Göreviniz:
"What is the measured" ifadesini içeren satırdan kayıtların sonuna kadar (iki uç da dahil) olan satırları, "green tree" yerine "tall tree" koyarak yeniden yazın. Diğer her şey aynı kalsın.

Sağlanan veriler:

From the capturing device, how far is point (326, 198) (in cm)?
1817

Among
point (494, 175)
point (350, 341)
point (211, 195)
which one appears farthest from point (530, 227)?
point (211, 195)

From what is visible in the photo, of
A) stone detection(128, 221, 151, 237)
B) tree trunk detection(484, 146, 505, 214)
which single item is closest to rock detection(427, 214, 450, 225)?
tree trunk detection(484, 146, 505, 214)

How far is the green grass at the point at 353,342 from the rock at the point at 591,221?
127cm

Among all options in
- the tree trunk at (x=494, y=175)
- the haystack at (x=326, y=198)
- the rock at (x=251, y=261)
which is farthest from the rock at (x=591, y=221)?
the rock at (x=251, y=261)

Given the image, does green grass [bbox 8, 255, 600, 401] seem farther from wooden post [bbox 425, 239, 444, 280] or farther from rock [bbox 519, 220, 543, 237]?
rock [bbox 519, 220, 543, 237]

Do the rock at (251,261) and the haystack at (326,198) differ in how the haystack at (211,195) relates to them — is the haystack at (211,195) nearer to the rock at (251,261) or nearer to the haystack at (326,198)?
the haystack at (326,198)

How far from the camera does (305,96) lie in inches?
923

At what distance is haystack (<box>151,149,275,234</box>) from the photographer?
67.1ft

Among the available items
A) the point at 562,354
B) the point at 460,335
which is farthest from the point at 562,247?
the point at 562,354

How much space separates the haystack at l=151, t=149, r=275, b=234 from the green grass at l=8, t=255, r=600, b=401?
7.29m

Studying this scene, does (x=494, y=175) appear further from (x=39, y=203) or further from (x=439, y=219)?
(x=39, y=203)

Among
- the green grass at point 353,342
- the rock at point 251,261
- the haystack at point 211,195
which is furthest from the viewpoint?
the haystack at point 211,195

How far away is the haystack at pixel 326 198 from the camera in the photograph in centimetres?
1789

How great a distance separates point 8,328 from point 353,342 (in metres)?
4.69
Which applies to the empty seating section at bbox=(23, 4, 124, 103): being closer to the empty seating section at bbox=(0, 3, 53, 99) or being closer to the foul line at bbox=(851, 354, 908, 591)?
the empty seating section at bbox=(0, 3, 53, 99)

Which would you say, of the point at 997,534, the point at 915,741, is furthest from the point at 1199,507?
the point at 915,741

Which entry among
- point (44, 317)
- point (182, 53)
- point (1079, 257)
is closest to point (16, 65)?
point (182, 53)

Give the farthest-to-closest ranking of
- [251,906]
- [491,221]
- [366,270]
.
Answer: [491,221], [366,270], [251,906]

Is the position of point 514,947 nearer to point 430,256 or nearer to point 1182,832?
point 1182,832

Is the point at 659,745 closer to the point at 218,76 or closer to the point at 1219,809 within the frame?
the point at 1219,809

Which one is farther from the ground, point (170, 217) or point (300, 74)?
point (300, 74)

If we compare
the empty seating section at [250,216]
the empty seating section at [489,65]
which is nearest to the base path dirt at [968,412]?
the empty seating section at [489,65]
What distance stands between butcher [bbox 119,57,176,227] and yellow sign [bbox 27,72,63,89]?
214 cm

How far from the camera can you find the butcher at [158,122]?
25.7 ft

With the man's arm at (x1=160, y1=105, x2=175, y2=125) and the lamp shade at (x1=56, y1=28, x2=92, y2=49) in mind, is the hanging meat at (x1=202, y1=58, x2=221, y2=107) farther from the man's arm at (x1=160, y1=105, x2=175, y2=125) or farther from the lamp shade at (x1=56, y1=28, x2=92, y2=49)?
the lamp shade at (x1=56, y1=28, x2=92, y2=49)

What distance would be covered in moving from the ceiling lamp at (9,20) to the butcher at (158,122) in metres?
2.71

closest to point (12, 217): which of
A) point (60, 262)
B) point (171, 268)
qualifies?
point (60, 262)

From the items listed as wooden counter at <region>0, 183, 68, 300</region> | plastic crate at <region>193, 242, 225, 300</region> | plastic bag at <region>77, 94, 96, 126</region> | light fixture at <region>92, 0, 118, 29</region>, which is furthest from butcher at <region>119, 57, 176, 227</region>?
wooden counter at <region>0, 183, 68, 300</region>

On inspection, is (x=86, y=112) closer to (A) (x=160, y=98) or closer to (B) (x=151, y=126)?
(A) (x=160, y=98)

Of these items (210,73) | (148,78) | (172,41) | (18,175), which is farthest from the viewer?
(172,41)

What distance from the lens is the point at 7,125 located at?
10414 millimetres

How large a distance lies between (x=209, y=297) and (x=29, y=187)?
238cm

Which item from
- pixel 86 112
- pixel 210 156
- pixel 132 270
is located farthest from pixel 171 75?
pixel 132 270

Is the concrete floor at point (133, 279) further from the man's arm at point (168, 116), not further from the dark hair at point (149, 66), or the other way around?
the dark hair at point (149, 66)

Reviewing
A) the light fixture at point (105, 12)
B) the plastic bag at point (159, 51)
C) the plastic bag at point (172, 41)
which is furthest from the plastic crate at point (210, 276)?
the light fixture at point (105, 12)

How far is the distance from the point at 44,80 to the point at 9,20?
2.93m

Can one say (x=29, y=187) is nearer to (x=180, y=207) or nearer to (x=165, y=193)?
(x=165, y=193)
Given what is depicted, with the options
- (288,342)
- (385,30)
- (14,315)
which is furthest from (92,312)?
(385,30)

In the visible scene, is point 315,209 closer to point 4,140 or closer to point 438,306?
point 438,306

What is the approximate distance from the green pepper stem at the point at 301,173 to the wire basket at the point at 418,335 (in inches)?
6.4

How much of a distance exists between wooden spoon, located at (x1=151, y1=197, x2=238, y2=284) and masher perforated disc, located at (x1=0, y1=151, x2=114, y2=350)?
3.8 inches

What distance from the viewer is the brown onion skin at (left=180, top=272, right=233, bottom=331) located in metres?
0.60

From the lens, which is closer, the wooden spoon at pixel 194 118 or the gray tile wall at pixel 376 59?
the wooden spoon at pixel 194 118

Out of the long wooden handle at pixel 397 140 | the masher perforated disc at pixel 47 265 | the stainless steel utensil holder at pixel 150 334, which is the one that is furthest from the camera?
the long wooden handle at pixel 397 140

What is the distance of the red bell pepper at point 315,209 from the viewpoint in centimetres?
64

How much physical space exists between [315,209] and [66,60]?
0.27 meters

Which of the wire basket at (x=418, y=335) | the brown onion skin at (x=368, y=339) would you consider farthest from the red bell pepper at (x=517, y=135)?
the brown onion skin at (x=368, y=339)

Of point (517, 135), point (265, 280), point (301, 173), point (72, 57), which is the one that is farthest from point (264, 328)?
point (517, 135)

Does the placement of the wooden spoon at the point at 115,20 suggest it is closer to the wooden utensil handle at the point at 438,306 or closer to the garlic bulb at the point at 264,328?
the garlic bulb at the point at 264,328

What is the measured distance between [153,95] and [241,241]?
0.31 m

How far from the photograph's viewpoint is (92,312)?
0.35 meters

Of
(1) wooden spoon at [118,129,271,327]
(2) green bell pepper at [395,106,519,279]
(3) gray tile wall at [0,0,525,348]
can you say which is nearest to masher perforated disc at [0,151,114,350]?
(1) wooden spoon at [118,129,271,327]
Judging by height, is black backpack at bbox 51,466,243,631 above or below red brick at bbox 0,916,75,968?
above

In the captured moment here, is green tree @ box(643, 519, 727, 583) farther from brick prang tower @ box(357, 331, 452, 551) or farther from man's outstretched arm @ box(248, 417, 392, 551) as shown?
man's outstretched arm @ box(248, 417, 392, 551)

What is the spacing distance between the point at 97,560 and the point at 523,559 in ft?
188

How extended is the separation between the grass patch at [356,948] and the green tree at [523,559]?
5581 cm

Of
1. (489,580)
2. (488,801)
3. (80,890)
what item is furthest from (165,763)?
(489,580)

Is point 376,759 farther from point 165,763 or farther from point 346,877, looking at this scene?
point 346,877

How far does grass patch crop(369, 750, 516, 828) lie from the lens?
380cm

Alıştırmanın çözümü:
What is the measured distance between [153,95] and [241,241]?
0.31 m

How far from the photograph's viewpoint is (92,312)?
0.35 meters

Of
(1) wooden spoon at [118,129,271,327]
(2) green bell pepper at [395,106,519,279]
(3) gray tile wall at [0,0,525,348]
can you say which is nearest to masher perforated disc at [0,151,114,350]?
(1) wooden spoon at [118,129,271,327]
Judging by height, is black backpack at bbox 51,466,243,631 above or below red brick at bbox 0,916,75,968?
above

In the captured moment here, is tall tree @ box(643, 519, 727, 583) farther from brick prang tower @ box(357, 331, 452, 551) or farther from man's outstretched arm @ box(248, 417, 392, 551) as shown?
man's outstretched arm @ box(248, 417, 392, 551)

What is the spacing distance between the point at 97,560 and the point at 523,559 in ft?
188

How extended is the separation between the grass patch at [356,948] and the tall tree at [523,559]?
5581 cm

Of
1. (489,580)
2. (488,801)
3. (80,890)
what item is furthest from (165,763)?
(489,580)

Is point 376,759 farther from point 165,763 or farther from point 346,877, looking at this scene?
point 346,877

How far does grass patch crop(369, 750, 516, 828) lie from the lens?
380cm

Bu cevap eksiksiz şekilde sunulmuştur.